PASSAGE:

To give some context, we’ve got a Super Hub 2, so no Intel Puma Chipset issues on our network, in modem mode and using an ASUS AC86U router. I used to see consistent ping/latency around 18ms in FPS multiplayer games. Recently this has crept up to 30ms, but the last few days it’s now up to 60+ms, zero changes to our home network configuration or devices usage, and this is now having a noticeable effect on multiplayer gaming. I’m not trying to be a pro, but it is annoying how it impacts your experience. On top of that it will randomly drop your connection mid-game when playing titles that require you to connect to a third-party service, such as EA, Ubisoft, etc.

The sooner BT fibre gets here, the better.
 

jimscreechy

Active Member
We’ve been with VM for many years, currently their 200/20 service, but if there were other options close to the speeds VM offer in our area, I would ditch them without hesitation to try a different ISP.

To give some context, we’ve got a Super Hub 2, so no Intel Puma Chipset issues on our network, in modem mode and using an ASUS AC86U router. I used to see consistent ping/latency around 18ms in FPS multiplayer games. Recently this has crept up to 30ms, but the last few days it’s now up to 60+ms, zero changes to our home network configuration or devices usage, and this is now having a noticeable effect on multiplayer gaming. I’m not trying to be a pro, but it is annoying how it impacts your experience. On top of that it will randomly drop your connection mid-game when playing titles that require you to connect to a third-party service, such as EA, Ubisoft, etc.

TASK INPUT:

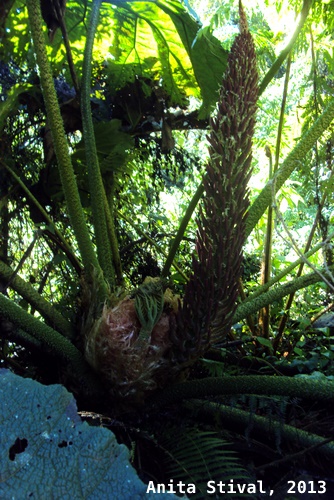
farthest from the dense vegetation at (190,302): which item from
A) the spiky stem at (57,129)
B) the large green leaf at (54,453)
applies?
the large green leaf at (54,453)

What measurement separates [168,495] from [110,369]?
653mm

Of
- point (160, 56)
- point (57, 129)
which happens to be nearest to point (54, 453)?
point (57, 129)

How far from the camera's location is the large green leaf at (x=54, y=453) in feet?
1.80

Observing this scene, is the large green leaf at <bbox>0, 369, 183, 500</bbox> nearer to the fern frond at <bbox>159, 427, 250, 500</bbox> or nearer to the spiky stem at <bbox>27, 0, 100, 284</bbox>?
the fern frond at <bbox>159, 427, 250, 500</bbox>

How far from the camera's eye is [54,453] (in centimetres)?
59

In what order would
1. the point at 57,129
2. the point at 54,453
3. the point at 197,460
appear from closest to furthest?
the point at 54,453
the point at 197,460
the point at 57,129

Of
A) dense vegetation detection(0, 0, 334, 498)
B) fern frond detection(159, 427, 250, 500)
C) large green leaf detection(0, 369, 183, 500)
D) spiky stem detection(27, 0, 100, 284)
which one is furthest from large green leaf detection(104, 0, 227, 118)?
large green leaf detection(0, 369, 183, 500)

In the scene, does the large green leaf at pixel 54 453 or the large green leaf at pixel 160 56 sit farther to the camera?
the large green leaf at pixel 160 56

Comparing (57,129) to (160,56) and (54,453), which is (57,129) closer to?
(54,453)

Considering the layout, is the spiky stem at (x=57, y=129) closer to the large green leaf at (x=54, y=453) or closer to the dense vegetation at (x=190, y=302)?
the dense vegetation at (x=190, y=302)

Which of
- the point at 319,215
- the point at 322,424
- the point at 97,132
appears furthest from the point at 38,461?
the point at 319,215

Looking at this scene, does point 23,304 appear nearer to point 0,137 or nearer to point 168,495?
point 0,137

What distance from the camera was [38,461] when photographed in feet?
1.89

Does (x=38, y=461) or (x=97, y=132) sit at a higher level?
(x=97, y=132)
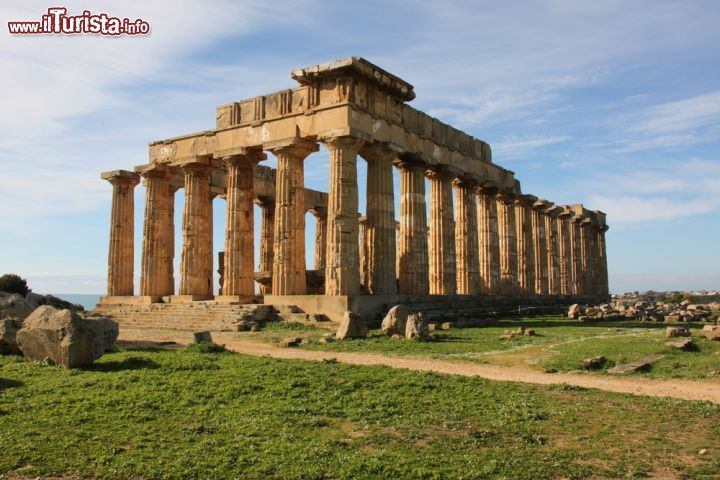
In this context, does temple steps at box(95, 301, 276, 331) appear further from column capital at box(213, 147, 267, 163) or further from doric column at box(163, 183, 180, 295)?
column capital at box(213, 147, 267, 163)

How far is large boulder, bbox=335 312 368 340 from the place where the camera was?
20141mm

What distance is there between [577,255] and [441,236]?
27.2 meters

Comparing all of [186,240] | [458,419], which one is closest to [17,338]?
[458,419]

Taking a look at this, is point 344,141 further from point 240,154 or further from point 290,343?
point 290,343

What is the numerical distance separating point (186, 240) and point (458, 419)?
26.2 m

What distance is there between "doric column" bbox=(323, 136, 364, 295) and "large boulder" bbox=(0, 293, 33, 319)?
463 inches

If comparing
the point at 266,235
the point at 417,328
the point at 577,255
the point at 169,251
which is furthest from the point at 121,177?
the point at 577,255

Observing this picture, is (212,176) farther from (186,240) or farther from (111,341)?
(111,341)

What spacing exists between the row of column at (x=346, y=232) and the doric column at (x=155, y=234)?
6cm

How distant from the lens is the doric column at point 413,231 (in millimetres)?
31297

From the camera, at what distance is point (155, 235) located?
115 ft

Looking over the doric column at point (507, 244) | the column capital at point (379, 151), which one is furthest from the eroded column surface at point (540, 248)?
the column capital at point (379, 151)

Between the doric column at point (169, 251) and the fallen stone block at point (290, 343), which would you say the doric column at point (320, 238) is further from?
the fallen stone block at point (290, 343)

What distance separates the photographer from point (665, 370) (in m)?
14.1
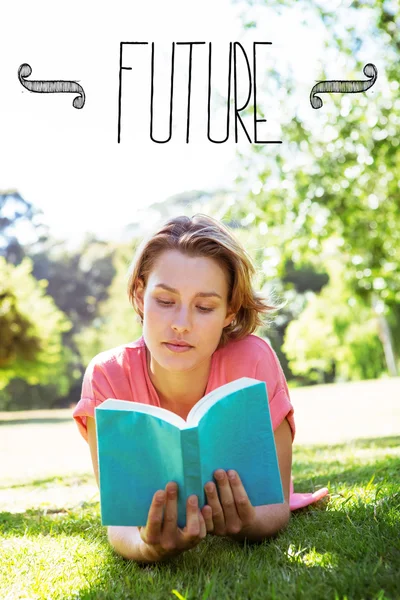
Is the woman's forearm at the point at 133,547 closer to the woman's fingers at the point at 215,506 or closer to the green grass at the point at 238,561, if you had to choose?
the green grass at the point at 238,561

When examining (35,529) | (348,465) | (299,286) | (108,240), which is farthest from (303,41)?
(108,240)

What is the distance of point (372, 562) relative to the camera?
2146 mm

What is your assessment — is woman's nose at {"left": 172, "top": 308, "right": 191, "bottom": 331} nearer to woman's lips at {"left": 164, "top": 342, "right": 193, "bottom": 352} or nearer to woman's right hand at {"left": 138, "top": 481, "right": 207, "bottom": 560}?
woman's lips at {"left": 164, "top": 342, "right": 193, "bottom": 352}

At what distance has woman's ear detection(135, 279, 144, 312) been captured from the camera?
122 inches

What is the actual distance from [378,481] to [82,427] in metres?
1.74

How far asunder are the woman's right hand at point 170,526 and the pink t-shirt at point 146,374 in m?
0.81

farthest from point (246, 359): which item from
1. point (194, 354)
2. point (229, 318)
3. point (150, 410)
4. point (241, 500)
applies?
point (150, 410)

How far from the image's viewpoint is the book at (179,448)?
206 centimetres

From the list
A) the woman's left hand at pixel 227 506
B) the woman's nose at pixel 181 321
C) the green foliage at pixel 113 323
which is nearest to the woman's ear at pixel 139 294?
the woman's nose at pixel 181 321

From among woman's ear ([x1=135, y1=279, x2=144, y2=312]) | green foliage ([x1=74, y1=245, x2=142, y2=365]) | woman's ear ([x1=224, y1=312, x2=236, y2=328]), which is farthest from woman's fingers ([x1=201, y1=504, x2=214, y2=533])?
green foliage ([x1=74, y1=245, x2=142, y2=365])

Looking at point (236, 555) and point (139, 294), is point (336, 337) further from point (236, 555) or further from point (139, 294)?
point (236, 555)

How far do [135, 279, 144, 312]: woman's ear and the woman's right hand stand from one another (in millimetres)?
1141

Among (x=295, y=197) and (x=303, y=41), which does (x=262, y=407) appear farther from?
(x=303, y=41)

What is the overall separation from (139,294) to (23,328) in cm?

SET EXERCISE 1: In the forum post, which router does the household use with its Super Hub 2?
SET EXERCISE 2: Write out the lines of the records word for word, starting at the line that contains "What is the actual" and ending at the line that contains "206 centimetres".

FINAL RESULT 1: An ASUS AC86U router.

FINAL RESULT 2:
What is the actual distance from [378,481] to [82,427] in metres?
1.74

How far asunder are the woman's right hand at point 170,526 and the pink t-shirt at point 146,374 in m?
0.81

farthest from point (246, 359): which item from
1. point (194, 354)
2. point (229, 318)
3. point (150, 410)
4. point (241, 500)
applies?
point (150, 410)

How far from the image's viewpoint is the book at (179,448)?
206 centimetres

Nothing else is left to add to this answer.